* [Instructions to follow]
Excluding pictures, what does the listing below contain from the line with "African american woman" up to and including the line with "soup kettle: fish", word for word?
*** Supplied entries Section Begins ***
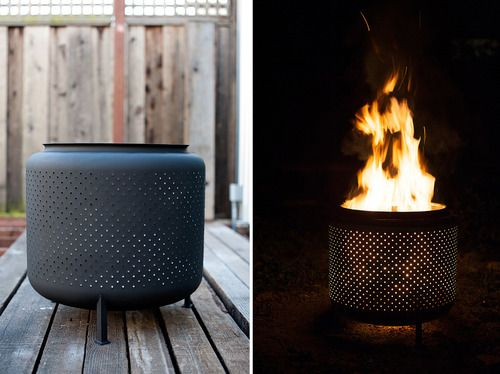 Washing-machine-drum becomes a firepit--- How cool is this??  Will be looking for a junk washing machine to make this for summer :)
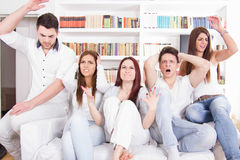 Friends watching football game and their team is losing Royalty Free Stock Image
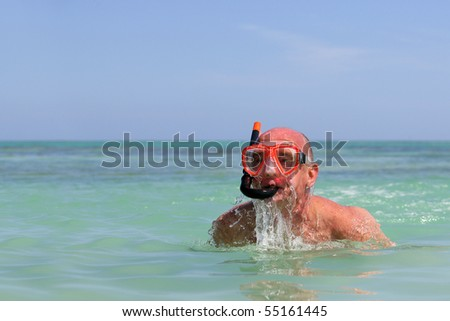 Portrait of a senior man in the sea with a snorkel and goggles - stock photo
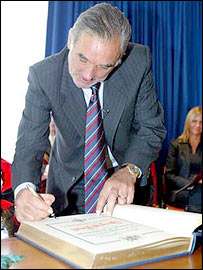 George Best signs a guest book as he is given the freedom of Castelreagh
*** Supplied entries Section Ends ***
*** Supplied entries Section Begins ***
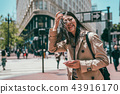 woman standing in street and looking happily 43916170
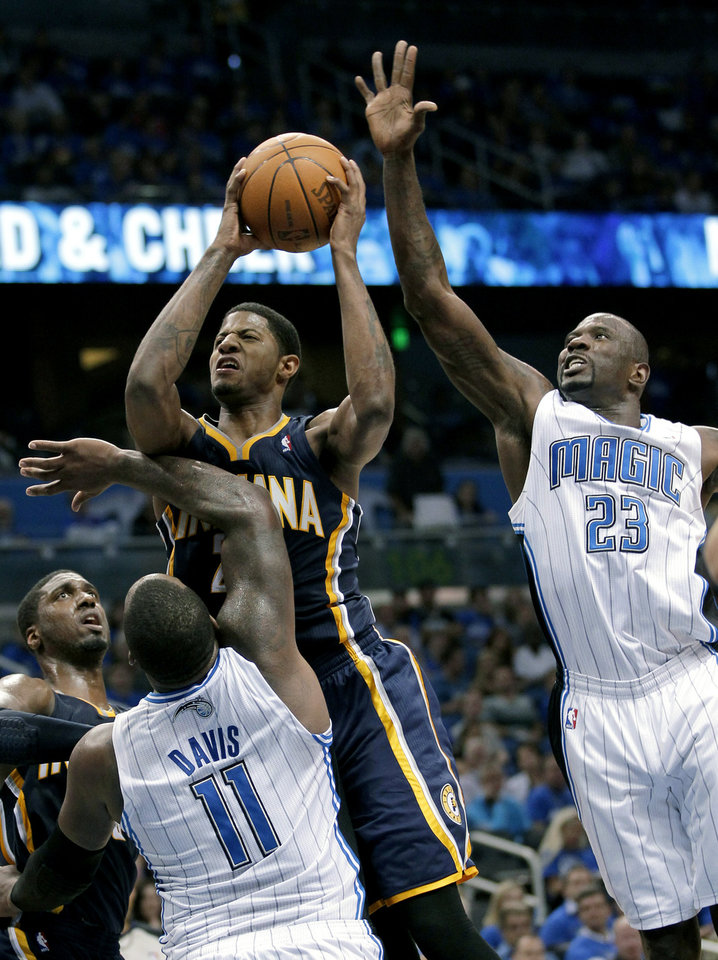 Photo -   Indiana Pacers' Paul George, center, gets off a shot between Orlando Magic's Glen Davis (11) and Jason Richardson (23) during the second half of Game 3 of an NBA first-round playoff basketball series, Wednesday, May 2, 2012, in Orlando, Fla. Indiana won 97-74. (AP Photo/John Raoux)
*** Supplied entries Section Ends ***
*** Supplied entries Section Begins ***
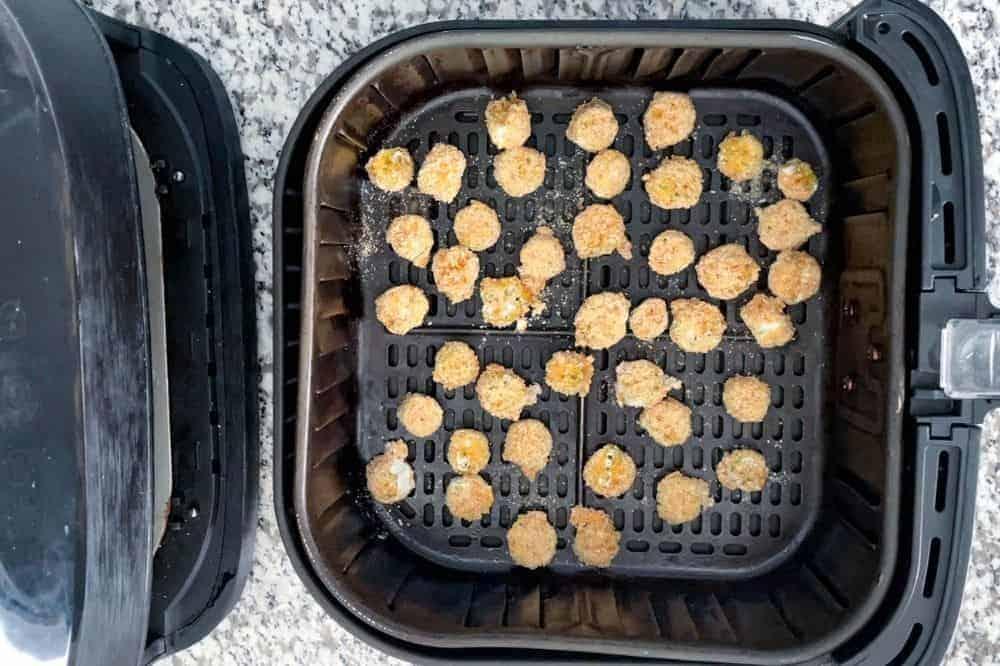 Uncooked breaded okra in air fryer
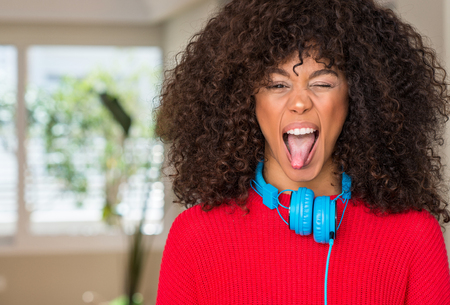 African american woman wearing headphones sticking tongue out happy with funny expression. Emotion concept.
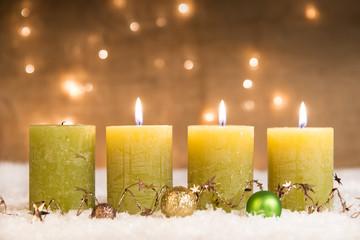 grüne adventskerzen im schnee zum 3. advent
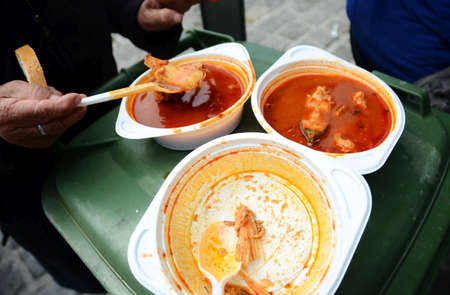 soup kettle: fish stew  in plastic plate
*** Supplied entries Section Ends ***
* [Task result]
 African american woman wearing headphones sticking tongue out happy with funny expression. Emotion concept.
 grüne adventskerzen im schnee zum 3. advent
 soup kettle: fish stew  in plastic plate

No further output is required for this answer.